Exercise prompt: In the mailing list post below, which Python library was used for the example script?

Document passage:
^^^^^^^^

[pulseaudio-discuss] execute commands on suspend/resume?

Sean Greenslade sean at seangreenslade.com
Sun Sep 5 03:25:28 UTC 2021


[Re-adding the mailing list and reformatting]

On Sun, Sep 05, 2021 at 10:23:14AM +1000, Bernd Wechner wrote:
> On 5/9/21 06:13, Sean Greenslade wrote:
> > On Tue, Jun 08, 2021 at 08:17:00PM -0700, Peter Meilstrup wrote:
> > > Hello pulseaudio list,
> > > I am wondering if it is possible to have a command be executed when a
> > > sink is suspended or resumed (via module-suspend-on-idle).
> > > Specifically I want to switch my amplifier on and off automatically
> > > via home automation. Is this supported in pulseaudio?
> > 
> > I realize this is a reply to a pretty old message, but in case you or
> > others are still wondering about this:
> > 
> > It's pretty straightforward to do this with a custom pulseaudio client
> > application. I took a quick stab at it with the "pulsectl" python
> > library. Example script attached, just modify the sink.name line to
> > match your target device.
> 
> This looks awesome, been wondering for a while if there was a way I could
> watch for pulse events and enforce a default device. I have endless trouble
> on a HTPC that seems when the projector is switched on or off seeing the
> surround sound device disappear and reappear and with that cycle a new
> device inadvertently selected. I would like to somehow say, no matter what
> the F happens, unless it's user specified  select the surround sound system
> and configure it for 5.1 (it also flips to stereo a lot on such power
> cycles).

This part of your particular issue was solved in the most recent pulse
release (15.0). From the release notes:

>> Card profiles can be set to sticky
>> 
>> Card profiles can be set to sticky using the command "pactl send-message
>> /card/<card name> set-profile-sticky 'true|false'". The current status
>> can be queried using pactl send-message /card/<card name>
>> get-profile-sticky. If a card profile is sticky, it will always be
>> restored, even if the profile is unavailable. Also port availability
>> changes on the card will not impact the profile choice. This is for
>> example useful to set the card profile permanently to "off" for HDMI
>> devices. Setting profiles to sticky is already implemented in
>> pavucontrol and will be provided with the next pavucontrol release.

The various module-*-restore modules should also migrate wayward streams
back to the originally selected sound card once it reappears, though
it's possible that applications might be trying to outsmart pulse and do
their own output selection / migration.

^^^^^^^^

Excerpted records:
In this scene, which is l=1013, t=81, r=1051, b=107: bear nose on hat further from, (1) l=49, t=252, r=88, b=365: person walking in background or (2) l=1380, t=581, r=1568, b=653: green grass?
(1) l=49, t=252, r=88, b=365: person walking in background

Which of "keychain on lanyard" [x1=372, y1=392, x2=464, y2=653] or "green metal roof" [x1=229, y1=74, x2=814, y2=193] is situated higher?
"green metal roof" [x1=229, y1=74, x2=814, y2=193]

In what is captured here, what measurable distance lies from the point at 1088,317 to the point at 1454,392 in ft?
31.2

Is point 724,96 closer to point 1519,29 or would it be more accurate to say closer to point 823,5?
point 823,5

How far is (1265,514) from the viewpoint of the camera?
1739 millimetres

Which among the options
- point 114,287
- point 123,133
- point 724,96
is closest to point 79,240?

^^^^^^^^

Output of the exercise: The "pulsectl" library.